Better to do well than to do badly? They don't tell you how horrible it feels to do well when those you love and care about do terribly. How wrong it seems, to be happy, when every few steps you walk, the world of another stranger collapses before your very eyes. Its not your fault. What can you do? They tell you to work hard to secure a future for yourself. They forget to tell you that it will get lonely on top. They tell you to work as a team and do well as a team. No one ever listens until the guilt and pity and smug self-satisfaction that "I worked harder" seeps in all at once. They don't tell you that you are on your own the moment that flimsy paper is in your hands. Were you always on your own?

Results. Do they matter? Does it matter? Only as much as you want them to. Only as much as you allow them to.

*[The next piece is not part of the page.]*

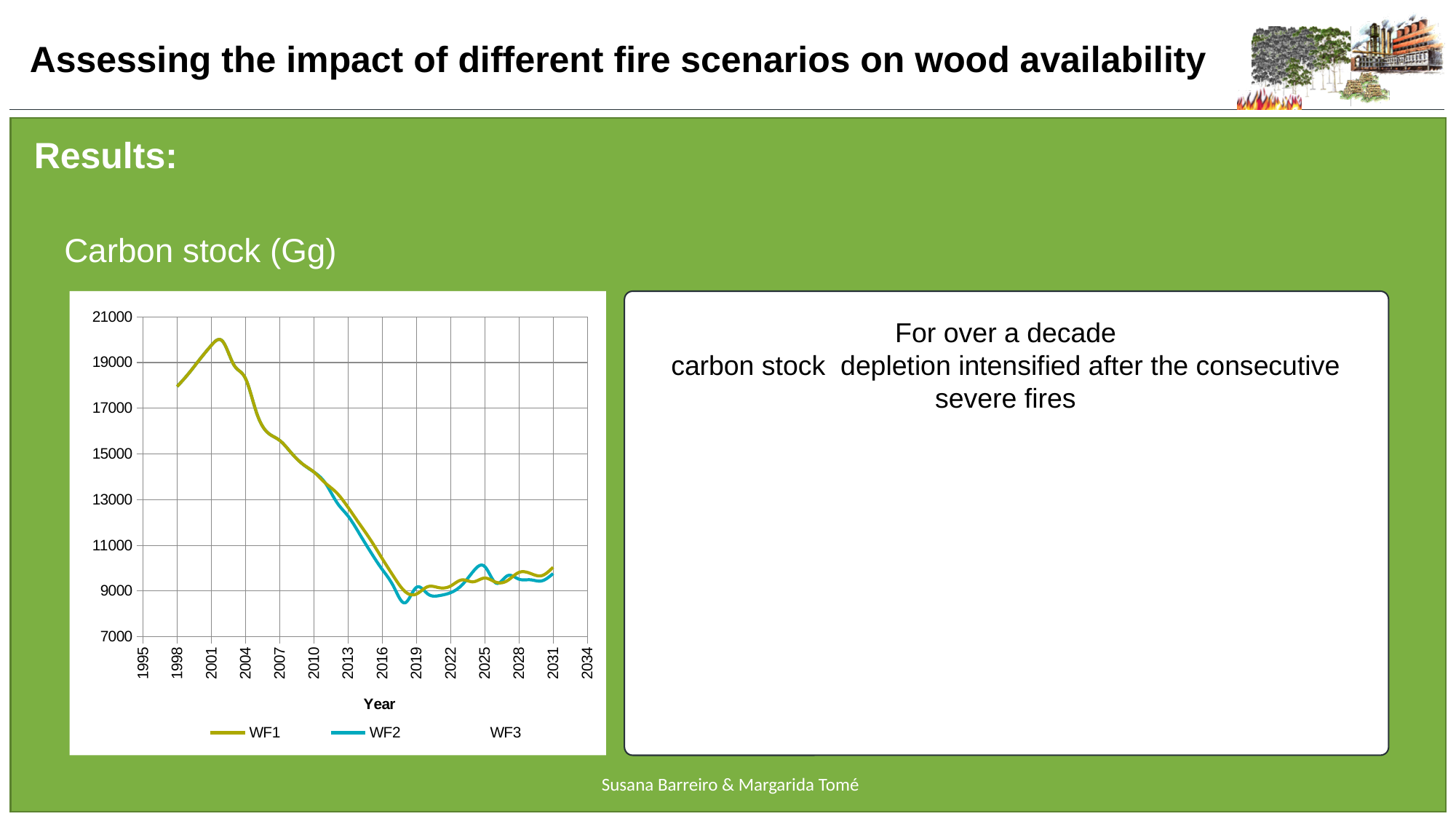
Is the WF1 value in 2001 greater or less than 19000? greater Do the carbon stock values for WF1 rise or fall between 2001 and 2016? fall Is the WF1 value in 2031 greater or less than 9000? greater In 2018, which series has the higher carbon stock, WF1 or WF2? WF1 In 2025, which series has the higher carbon stock, WF1 or WF2? WF2 Is the WF2 value in 2018 greater or less than 9000? less What kind of chart is shown on the slide? line chart What are the series names listed in the chart legend? WF1, WF2, WF3 What is the title of the x axis of the chart? Year How many series does the chart legend list? 3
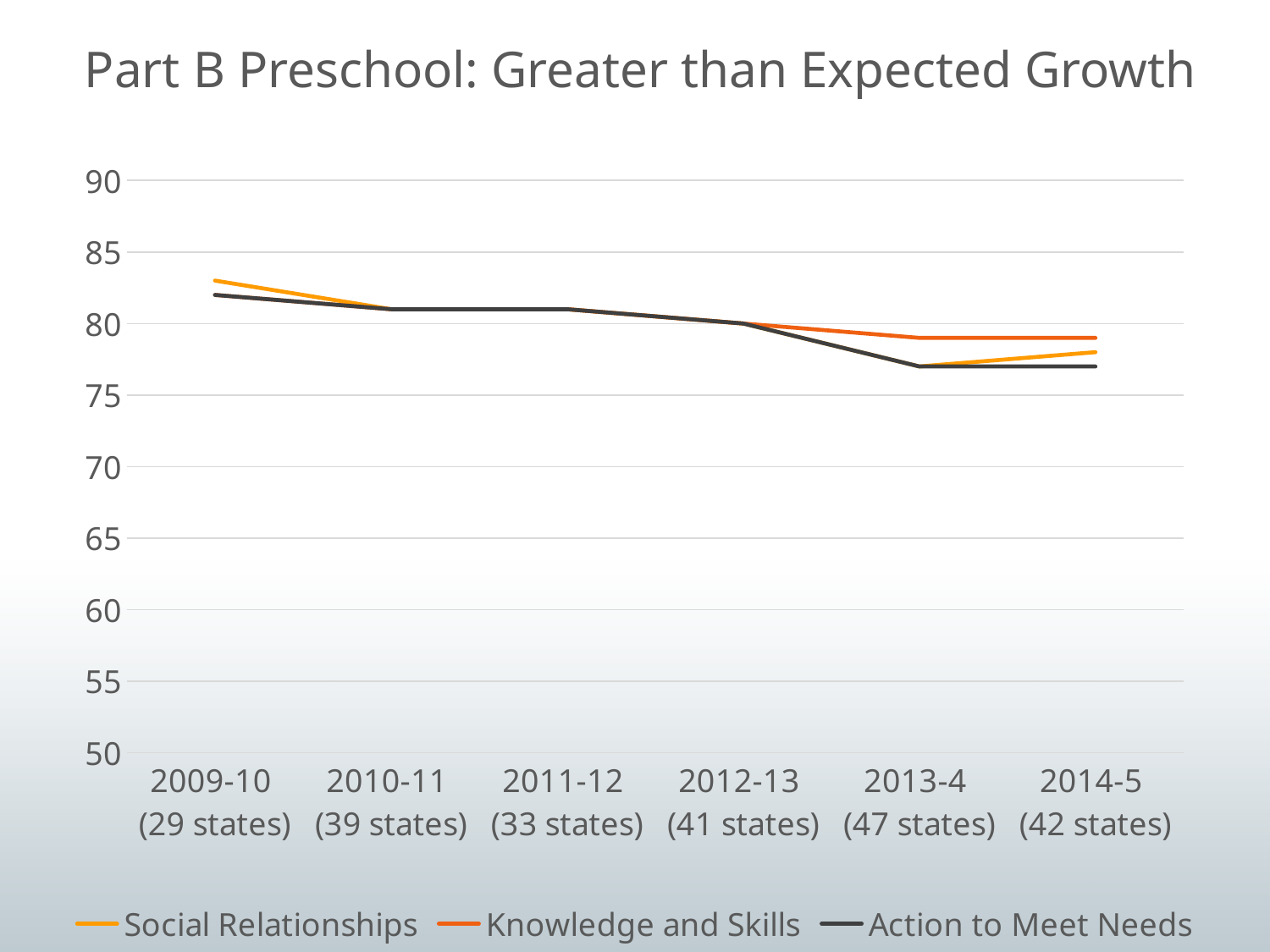
Do the values for Action to Meet Needs generally rise or fall from 2009-10 to 2014-5? fall What is the title of the chart? Part B Preschool: Greater than Expected Growth In 2013-4, which is higher: Knowledge and Skills or Action to Meet Needs? Knowledge and Skills Is the value for Social Relationships in 2009-10 greater or less than 80? greater Is the value for Knowledge and Skills in 2014-5 greater or less than 75? greater Is the value for Action to Meet Needs in 2013-4 greater or less than 80? less How many states are noted for the 2013-4 period on the x axis? 47 states How many time periods are plotted along the x axis? 6 How many series does the legend list? 3 In 2014-5, which is higher: Knowledge and Skills or Action to Meet Needs? Knowledge and Skills What kind of chart is shown on the slide? line chart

May or may not, may or may not be... If everything can change simply through one's sense of perspective, in how one chooses to view things, then let us remember that we have to be brave and persistent in order to keep our dreams alive, no matter what happens. A man is nothing without his dreams. They will tell you that everybody is equal. They forget to tell you that sometimes, more often than not, you will have to fight for your own portion of equality and happiness. Is it to prove that we are entitled to them?

I know you have a little light, a little life in you left. I know you can be who you want to be- someone who can and who will make a difference in this world- no matter what the hell they tell you. But how badly do you want it? Will you fight for it?